Bill Cosby says he won't testify in his sexual assault trial next month and is speaking out against his accusers, suggesting that racism is fueling the misconduct allegations leveled against him.

"I just truly believe that some of it may very well be that," the embattled comedian said in an interview with Sirius XM host Michael Smerconish that aired Tuesday. 

The 79-year-old sitcom star is charged with drugging and molesting Temple University employee Andrea Constand in 2004, which is the only criminal case that resulted from the dozens of decades-spanning allegations that resurfaced in the last few years. Cosby has said the encounter with Constand was consensual and has sued some of the other women for defamation.

In his first recorded interview since he was charged in December 2015 (he spoke with a consortium of black-owned newspapers last month), the sometimes-rambling entertainer explained why he didn't want to testify in the case.

"I just don't want to sit there and have to figure out what I believe is a truthful answer as to whether or not I'm opening a can of something that [will leave] my lawyers scrambling," he told Smerconish.

In regards to the racism claim, Smerconish -- who agreed to air three audio clips with Cosby's daughters if Cosby agreed to sit for the interview -- pointed out that Cosby's accusers are both black and white. But Cosby was undeterred and suggested that some of his accusers were trying to get revenge.

"When you look at the power structure, and when you look at individuals, there are some people who can very well be motivated by whether or not they're going to work.

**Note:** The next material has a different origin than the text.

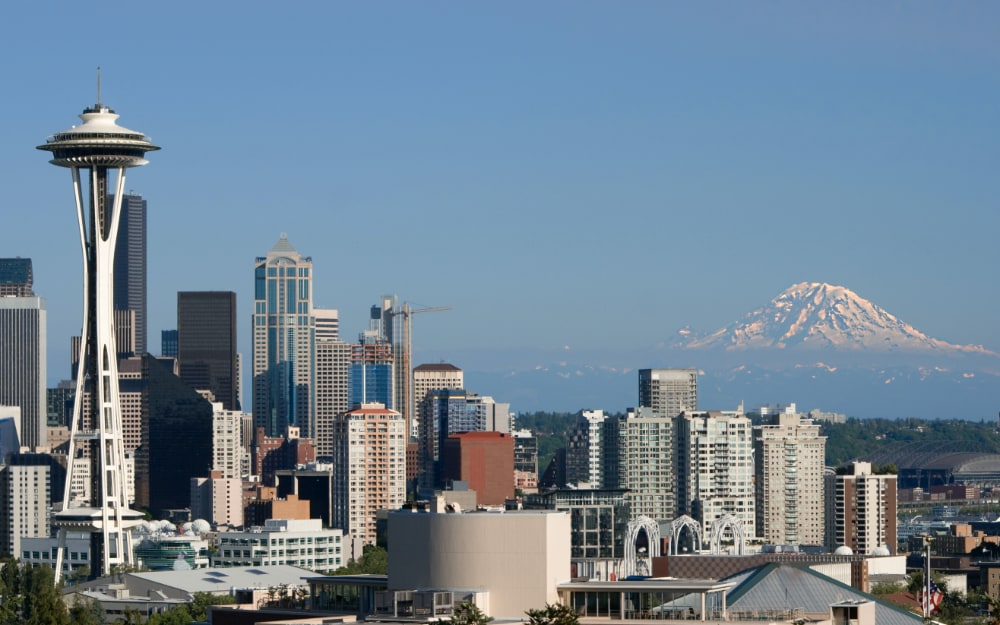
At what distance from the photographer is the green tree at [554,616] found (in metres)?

Or whether or not they might be able to get back at someone," Cosby said.

"So if it's in terms of whatever the choice is, I think that you can also examine individuals and situations and they will come out differently. So it's not all, it's not every, but I do think that there's some."

Cosby's attorneys also pointed to racism and bias in a motion to get the case dismissed in October.

He also said that the number of women coming forward created a "piling-on" effect that swayed public opinion against him.

"I think that the numbers came because the numbers prior to the numbers didn't work," Cosby said. "So, the piling on, so to speak, is a way, and certainly an impressive, impressive way, to get public opinion to come to the other side."

When asked if all the women were lying, Cosby replied, "You know better than that. I won't and I cannot answer that. It's really not fair and you know that."